A inveja, o ciúme, o orgulho, o egoísmo e todas as paixões más são peculiares aos Espíritos imperfeitos,
que se acham, por sua inferioridade moral e ignorância, sob a influência
dos Espíritos superiores. Eles se comprazem no mal por inveja e ciúme
que sentem da felicidade dos bons; é desejo deles impedir, tanto quanto
possam, que os Espíritos ainda imperfeitos alcancem o supremo bem; querem
que os outros sintam o que eles próprios experimentam.
79 Os
Espíritos se consagram afeições particulares? [Questão
291.]
“Sim, como entre os homens.”
79 a. Os
Espíritos guardam ódio entre si? [Questão
292.]
“Sim, os Espíritos impuros.”
79 b. As
afeições dos Espíritas são mais puras que as dos homens?
“Quanto mais perfeito o Espírito, tanto mais pura é a afeição que guardam
entre si.”
79 c. As
afeições recíprocas dos Espíritos são passíveis de alterações? [Questão
296.]
“Não, pois todos os sentimentos ficam a descoberto; eles não podem
enganar-se.”
Além da similitude de pensamentos que une os Espíritos da
mesma ordem, há entre eles afeições individuais fundadas em simpatias
especiais. Quanto mais perfeitos são, tanto mais puras são essas afeições;
para eles, o amor que os une é fonte de suprema felicidade. Só existe
ódio entre os Espíritos impuros.
Como os Espíritos não podem dissimular seus pensamentos, a hipocrisia é impossível entre eles; é por isso que
suas afeições são inalteráveis.
[80] N. T.: Em respeito ao original, não aspamos a resposta da questão 53.
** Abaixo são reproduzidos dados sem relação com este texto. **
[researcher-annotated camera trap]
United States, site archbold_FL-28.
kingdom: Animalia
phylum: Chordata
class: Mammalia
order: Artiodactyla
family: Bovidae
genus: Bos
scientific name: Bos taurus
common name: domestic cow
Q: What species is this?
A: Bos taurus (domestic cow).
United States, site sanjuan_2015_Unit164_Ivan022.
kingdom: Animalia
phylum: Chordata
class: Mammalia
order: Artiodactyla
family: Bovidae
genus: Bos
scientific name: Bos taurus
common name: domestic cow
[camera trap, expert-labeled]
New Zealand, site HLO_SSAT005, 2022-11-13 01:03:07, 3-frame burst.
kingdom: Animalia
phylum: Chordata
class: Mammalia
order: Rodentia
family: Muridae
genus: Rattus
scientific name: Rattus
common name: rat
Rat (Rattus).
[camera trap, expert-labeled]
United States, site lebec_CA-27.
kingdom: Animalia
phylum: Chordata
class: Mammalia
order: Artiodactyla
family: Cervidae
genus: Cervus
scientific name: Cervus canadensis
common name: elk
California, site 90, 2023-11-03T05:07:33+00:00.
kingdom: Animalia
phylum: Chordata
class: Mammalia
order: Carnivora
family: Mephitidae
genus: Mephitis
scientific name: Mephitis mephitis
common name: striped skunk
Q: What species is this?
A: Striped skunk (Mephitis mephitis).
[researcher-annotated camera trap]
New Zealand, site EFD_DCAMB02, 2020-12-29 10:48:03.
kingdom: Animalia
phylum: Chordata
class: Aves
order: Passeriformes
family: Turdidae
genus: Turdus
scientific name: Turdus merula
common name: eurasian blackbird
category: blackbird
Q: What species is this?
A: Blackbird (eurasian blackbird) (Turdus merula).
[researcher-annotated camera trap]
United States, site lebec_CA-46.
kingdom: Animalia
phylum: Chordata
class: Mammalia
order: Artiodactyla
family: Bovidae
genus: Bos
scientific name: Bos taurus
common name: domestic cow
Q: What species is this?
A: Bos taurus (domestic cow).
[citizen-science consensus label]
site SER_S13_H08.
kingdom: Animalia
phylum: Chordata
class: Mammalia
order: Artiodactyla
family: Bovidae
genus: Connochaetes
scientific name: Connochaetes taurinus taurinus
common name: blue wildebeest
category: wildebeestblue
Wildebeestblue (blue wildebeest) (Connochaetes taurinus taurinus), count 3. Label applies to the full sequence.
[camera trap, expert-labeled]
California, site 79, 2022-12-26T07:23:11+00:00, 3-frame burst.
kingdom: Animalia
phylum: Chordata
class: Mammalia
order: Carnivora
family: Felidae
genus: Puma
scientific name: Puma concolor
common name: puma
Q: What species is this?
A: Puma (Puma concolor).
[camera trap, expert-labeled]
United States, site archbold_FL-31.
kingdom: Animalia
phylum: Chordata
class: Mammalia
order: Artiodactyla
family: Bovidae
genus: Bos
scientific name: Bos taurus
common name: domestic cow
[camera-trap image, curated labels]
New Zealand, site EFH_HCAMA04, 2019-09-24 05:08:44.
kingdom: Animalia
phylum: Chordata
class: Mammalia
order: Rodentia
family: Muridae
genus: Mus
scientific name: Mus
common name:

Ver nota de rodapé nº 74, à p. 73.
[81] N. T.: Para maiores detalhes sobre o assunto, ver Revista
Espírita, janeiro de 1862: “Ensaio
de interpretação sobre a doutrina dos anjos decaídos”; A gênese,
capítulo XI, item 43 e seguintes: “Doutrina
dos anjos decaídos e da perda do paraíso” (Edições FEB).
[82] N. T.: Ver, na edição definitiva de O Livro dos Espíritos,
a resposta à questão nº 256,
bem como a dissertação de Kardec (item 257), intitulada “Ensaio
teórico sobre a sensação dos Espíritos”.